Hurricane Laura slammed southern Louisiana early Thursday as a Category 4 storm, one of the most powerful to strike the Gulf Coast in decades. The storm made landfall at 1 a.m. near Cameron, La., about 35 miles east of the Texas border.

Images from downtown Lake Charles, La., showed flying debris and buildings with their windows blown out, as local officials warned residents to remain indoors.

The storm, which leaped from a Category 1 hurricane on Tuesday to a high-end Category 4 on Wednesday night, packed 150 mph peak winds when it crossed the coast. The storm weakened and was downgraded to a Category 2 hurricane Thursday morning as it headed northward, but it still had sustained winds of more than 100 mph.

Laura struck shore near high tide and is predicted to inundate coastal areas of western Louisiana to the Texas border in up to 15 to 20 feet of water, perhaps the largest storm surge in the Gulf of Mexico since Hurricane Katrina in 2005.

The surge threat prompted a mandatory evacuation for Lake Charles, where much of the city of 78,000 may flood. Gov. John Bel Edwards (D) announced that he has activated the entire Louisiana National Guard to help with hurricane response.

Laura was beginning to unleash a swath of destructive winds when it made landfall, with “catastrophic damage” expected, according to the National Hurricane Center, along with widespread power outages. Hurricane-force winds could extend well inland over western Louisiana and East Texas on Thursday morning.
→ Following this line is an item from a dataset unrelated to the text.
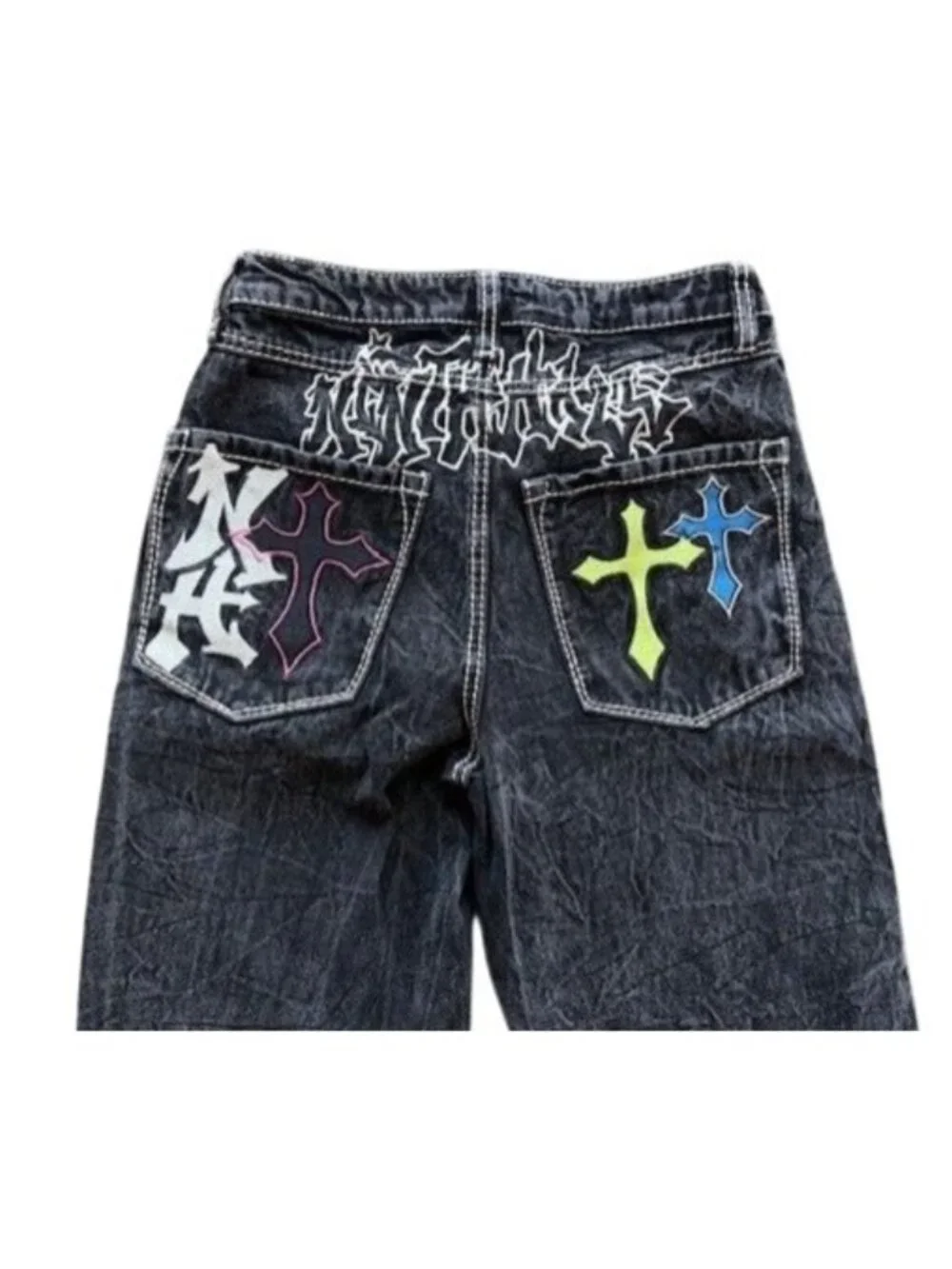 Ninth Hall Ambush Men's Size 28 Cross Embroidered Jeans Y2K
Heavy rain was predicted to be widespread across the west-central Gulf Coast with five to 10 inches falling over a broad area, and locally up to 18 inches, leading to flash flooding.

The latest developments:

  • The National Weather Service issued an “extreme wind warning” from Beaumont and Port Arthur in Texas to coastal southwest Louisiana for destructive hurricane-force winds. Cameron, La., clocked a wind gust to 116 mph, while Lake Charles, La. recorded a gust to 132 mph.
  • Laura’s rate of intensification between Tuesday and Wednesday tied for the fastest on record in the Gulf of Mexico.
  • The Hurricane Center said storm surge inundation could be “unsurvivable,” affecting areas up 40 miles inland from the coast in southwest Louisiana and that floodwaters may not fully recede for several days after the storm. As of 5 a.m., a surge over 9 feet had been observed in parts of coastal southwest Louisiana.